WORK TO COMPLETE:
- a) In the thread on Australian housing costs, how long was the train journey to work in Sydney?
- b) Carry on the thread about Australian housing costs, starting after its final sentence.

EXTRACT PROVIDED:
Instead I had to join the scrum for a rental unit. After living in a hotel for 4 weeks I finally found a place by bidding above the asked rent. I couldn't believe it about 30 people turned up to see the place and the agent then started an auction outside to see who would pay the highest weekly rent.

For those of you who think that immigrants should not be allowed to buy a property what should they do...rent??? Rent what?? Where the work is in the inner cities there are no houses or units to rent at a sensible price.

I have since moved back to Europe and now live in Frankfurt. I rent a 140 sq.mtr appartment overlooking the river in the centre of town about 15 minutes walk from my office. This is shared with one other person and the monthly rent including telephone heating water electricty and gas in Euro 450 per month (about AU$700) per month each.

In Sydney I was paying about Au$ 2,200 per month and had a one hour train journey to work.

Don't blame the foreigners who are working in Australia and living in their own houses.

Perhaps something is broken in the system when a country the size of a huge continent and only 20mn inhabitants runs out of land???

Having said that I do plan to return to Australia but not the East Coast...somewhere between Fremantle and Perth would suit.

EB


----------



## algis (31 October 2007)

Something broken in the system?

Comparing western Europe with Australia - only 4 cities are larger than Sydney and Melbourne, and these belong to countries with more than 45M ppl:

Paris 9.8M  over 2720 sq km
London 8.5M over 1620 sq km
Madrid 5.6M over 1700 sq km
Barcelona 4.8M over 3240 sq km

Sydney 4.3M over 12140 sq km
Melbourne 3.6M over 7690 sq km

The population/area ratio kinda says something about cities predominantly formed before the advent of the motor car.

DATA EXCERPTS:
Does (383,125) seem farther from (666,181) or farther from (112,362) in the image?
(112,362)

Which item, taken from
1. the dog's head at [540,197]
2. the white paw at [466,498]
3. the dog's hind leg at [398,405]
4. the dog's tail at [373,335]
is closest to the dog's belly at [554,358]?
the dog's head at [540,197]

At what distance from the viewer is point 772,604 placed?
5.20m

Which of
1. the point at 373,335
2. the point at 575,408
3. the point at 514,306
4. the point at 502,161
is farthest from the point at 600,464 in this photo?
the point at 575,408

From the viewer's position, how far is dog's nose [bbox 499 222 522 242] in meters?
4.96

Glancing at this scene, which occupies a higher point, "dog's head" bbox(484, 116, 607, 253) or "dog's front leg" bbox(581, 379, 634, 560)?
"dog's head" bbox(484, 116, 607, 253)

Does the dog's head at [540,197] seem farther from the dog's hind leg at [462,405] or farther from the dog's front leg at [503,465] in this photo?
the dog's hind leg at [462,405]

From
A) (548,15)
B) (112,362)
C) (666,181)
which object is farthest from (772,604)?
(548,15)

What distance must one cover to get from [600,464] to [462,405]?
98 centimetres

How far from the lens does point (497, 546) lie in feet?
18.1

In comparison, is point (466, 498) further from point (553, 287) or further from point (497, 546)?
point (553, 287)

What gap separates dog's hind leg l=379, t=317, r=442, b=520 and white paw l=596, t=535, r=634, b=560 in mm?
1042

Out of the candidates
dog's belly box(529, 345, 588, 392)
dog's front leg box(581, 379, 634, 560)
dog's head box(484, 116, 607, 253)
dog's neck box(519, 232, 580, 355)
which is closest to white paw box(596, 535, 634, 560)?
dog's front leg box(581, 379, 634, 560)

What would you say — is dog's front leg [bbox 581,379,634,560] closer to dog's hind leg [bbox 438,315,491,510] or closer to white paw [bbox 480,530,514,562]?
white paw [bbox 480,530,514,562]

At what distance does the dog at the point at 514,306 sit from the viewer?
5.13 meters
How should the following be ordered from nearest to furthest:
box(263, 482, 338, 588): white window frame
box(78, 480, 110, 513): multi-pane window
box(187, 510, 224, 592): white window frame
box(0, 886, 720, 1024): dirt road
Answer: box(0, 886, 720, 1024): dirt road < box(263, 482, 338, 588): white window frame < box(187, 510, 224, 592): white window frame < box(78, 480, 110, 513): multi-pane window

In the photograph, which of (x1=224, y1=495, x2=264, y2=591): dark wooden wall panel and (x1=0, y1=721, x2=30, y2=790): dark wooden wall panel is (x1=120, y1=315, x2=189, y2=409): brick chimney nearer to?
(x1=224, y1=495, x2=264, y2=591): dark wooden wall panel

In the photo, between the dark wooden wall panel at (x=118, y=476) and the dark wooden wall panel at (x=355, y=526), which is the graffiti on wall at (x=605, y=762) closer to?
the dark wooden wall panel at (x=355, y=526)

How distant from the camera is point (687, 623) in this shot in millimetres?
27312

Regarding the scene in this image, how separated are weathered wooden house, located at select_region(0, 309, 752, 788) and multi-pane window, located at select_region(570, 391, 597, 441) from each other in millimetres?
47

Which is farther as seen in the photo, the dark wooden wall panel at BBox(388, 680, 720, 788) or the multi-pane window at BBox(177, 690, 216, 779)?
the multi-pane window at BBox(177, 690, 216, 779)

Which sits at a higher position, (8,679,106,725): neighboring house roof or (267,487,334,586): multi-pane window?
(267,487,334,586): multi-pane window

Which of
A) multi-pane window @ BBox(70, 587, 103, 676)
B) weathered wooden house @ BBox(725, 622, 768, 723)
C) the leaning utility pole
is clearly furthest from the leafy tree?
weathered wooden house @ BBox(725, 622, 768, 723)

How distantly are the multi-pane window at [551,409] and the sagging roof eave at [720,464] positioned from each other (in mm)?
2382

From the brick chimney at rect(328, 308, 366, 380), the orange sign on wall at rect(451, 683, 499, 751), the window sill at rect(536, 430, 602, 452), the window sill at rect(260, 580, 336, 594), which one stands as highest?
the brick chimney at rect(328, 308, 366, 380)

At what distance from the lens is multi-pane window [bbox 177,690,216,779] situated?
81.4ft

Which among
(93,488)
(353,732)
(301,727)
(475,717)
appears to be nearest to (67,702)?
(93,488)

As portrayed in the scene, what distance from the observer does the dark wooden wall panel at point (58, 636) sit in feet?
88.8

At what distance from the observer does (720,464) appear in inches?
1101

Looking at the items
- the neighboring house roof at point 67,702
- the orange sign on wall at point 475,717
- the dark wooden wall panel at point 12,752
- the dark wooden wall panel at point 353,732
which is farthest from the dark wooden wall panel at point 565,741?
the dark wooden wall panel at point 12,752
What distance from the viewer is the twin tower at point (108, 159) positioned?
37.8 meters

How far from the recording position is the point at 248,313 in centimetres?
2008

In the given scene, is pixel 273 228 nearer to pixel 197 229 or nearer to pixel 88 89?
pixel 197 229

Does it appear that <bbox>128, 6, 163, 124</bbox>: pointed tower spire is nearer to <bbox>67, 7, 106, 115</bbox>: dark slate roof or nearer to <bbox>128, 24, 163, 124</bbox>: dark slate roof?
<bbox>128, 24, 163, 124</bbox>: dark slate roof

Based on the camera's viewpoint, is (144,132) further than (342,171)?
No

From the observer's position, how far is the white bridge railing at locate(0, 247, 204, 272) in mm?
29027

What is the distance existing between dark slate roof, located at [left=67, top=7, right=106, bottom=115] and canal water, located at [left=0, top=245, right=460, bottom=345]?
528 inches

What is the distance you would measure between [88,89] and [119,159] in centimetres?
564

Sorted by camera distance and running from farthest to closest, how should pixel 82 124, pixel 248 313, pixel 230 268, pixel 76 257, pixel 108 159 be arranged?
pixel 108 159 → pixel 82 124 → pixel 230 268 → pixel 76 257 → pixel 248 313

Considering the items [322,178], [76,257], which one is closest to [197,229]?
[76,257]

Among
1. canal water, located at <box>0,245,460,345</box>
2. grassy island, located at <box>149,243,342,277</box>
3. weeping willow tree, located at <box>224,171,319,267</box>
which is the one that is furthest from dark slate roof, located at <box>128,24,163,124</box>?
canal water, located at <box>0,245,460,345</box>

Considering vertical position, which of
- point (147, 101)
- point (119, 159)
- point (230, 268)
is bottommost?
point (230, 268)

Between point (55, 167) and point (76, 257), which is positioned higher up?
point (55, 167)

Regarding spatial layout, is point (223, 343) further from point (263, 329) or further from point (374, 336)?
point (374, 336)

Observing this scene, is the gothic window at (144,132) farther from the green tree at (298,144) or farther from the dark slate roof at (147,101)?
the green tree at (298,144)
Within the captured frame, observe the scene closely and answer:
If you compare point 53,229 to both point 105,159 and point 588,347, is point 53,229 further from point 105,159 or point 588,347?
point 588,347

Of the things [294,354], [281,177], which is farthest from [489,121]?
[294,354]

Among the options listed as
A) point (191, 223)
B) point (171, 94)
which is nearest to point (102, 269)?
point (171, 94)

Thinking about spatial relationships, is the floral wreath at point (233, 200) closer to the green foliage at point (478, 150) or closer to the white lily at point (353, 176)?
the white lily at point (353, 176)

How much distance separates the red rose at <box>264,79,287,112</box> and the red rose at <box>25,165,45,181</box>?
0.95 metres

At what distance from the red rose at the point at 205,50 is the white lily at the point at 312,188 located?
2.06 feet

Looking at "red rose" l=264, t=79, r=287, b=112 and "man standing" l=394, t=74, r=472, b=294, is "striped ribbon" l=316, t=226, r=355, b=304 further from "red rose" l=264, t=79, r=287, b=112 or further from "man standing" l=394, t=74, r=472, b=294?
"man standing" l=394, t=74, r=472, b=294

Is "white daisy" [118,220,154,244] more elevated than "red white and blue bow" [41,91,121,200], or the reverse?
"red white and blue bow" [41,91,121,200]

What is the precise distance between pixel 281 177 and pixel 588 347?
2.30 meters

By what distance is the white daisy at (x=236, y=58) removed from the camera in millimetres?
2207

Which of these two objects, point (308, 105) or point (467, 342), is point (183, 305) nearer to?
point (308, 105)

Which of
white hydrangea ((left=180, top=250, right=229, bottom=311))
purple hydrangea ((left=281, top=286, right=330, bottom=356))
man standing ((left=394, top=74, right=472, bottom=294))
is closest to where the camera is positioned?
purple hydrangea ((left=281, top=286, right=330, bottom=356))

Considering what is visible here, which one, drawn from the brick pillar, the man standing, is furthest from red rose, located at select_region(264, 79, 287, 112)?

ANSWERS GIVEN:
- a) One hour.

- b)
Was it Whitlam that made an initiative to position major govt departments in regional centres in an effort to decentralise the Aus population?


----------



## kgee (31 October 2007)

All this stuff about whingers "pi##'s" me off the fact as I see it is there is a huge problem for first home owners and its just going to get worse and nothin is being done about it .People whoe reccommend "grin and bear it" arrgggh!!
In my mind this could create such a diversion in wealth and a disenfranchising of youth it can only be bad for Australia as a whole
Oh yeah Exberliner good luck finding somewhere between Perth and Fremantle the rental market here is very tight!


----------



## exberliner1 (31 October 2007)

kgee....thats the reason I am in Europe...wages are much higher here in Euros and british pounds. I am working as a stockbroker in Frankfurt and together with my trading in small cap miners I am trying to put a pile of cash together for my return to Australia.

One thing I learned during my 2 years in Sydney... Australia is not a nice place unless you have lots of money.

Europe is different you can live here quite comfortably with a low income and little or no savings. In Australia that is impossible.

Anyway it's always good to have a plan.

EB


----------



## shinobi346 (31 October 2007)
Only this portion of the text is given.